Chances are very high that Stockton will file for bankruptcy protection sometime this month, which would be the
largest municipal bankruptcy filing in American history.
Rising pension and health care costs are big components of Stockton's insolvency, but so are many millions of dollars in bonds that the city floated in recent years to finance lavish new recreational and civic facilities, including a sports arena, a baseball park, a marina and a new city hall.
The city's unions have resisted contract modifications, and the city manager is negotiating with bondholders, trying to persuade them to write down their loans. But there appears to be serious reluctance among bankers, because a Europe-like forgiveness could threaten the entire municipal bond market.

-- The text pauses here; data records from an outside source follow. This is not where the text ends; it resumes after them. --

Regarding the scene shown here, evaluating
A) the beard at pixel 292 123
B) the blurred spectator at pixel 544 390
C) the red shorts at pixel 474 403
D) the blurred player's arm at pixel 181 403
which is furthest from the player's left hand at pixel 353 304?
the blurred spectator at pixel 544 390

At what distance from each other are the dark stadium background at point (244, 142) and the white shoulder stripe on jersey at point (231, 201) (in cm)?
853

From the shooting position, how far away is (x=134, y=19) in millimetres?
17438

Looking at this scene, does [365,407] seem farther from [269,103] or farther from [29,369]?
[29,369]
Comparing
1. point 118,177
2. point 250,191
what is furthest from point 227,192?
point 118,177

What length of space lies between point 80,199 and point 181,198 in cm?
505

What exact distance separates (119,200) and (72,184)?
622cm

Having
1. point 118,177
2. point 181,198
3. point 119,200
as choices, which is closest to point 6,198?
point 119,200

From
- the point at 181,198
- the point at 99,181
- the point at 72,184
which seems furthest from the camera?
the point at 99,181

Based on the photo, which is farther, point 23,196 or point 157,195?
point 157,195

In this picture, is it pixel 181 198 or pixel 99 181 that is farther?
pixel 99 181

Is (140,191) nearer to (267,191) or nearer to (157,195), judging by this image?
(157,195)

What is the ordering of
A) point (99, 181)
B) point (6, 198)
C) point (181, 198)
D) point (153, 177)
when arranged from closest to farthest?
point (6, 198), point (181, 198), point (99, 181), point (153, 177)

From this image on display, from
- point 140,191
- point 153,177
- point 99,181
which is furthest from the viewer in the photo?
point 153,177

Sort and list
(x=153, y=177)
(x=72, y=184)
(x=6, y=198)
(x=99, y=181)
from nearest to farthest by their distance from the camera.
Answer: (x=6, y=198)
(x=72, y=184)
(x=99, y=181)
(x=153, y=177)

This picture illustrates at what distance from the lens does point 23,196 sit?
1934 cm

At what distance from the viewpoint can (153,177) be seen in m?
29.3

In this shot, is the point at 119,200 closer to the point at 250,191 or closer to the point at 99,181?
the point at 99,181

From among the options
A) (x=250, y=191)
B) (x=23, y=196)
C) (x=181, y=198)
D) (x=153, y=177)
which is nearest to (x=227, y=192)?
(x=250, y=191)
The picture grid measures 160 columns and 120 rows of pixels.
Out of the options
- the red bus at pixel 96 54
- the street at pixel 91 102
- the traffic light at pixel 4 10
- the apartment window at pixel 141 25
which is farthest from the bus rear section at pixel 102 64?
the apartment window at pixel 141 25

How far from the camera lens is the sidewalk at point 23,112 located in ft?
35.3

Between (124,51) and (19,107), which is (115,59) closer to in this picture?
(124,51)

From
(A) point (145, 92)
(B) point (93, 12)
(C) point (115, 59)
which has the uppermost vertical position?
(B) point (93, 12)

If bankruptcy ensues, the creditors and other stakeholders would line up before the bankruptcy judge, pleading their cases.
Would the banks insist that retirement benefits be on the table for haircuts as well as bonds?
That's what the unions fear and explains why they are pushing the Legislature for new restrictions on local government bankruptcies, even though a compromise law on the issue, which Stockton is now following, is only a few months old.
The symbiosis of what's happening in
Stockton, San Jose, San Diego and Sacramento is inescapable. And there's another element creeping into the picture.
The California Public Employees' Retirement System, which lost tens of billions of dollars in the global recession, has been touting a recovery.
But the most recent data indicate that it is likely to end the fiscal year on June 30 with another loss, undercutting even further its long-term ability to pay for state and local pensions without significant reforms.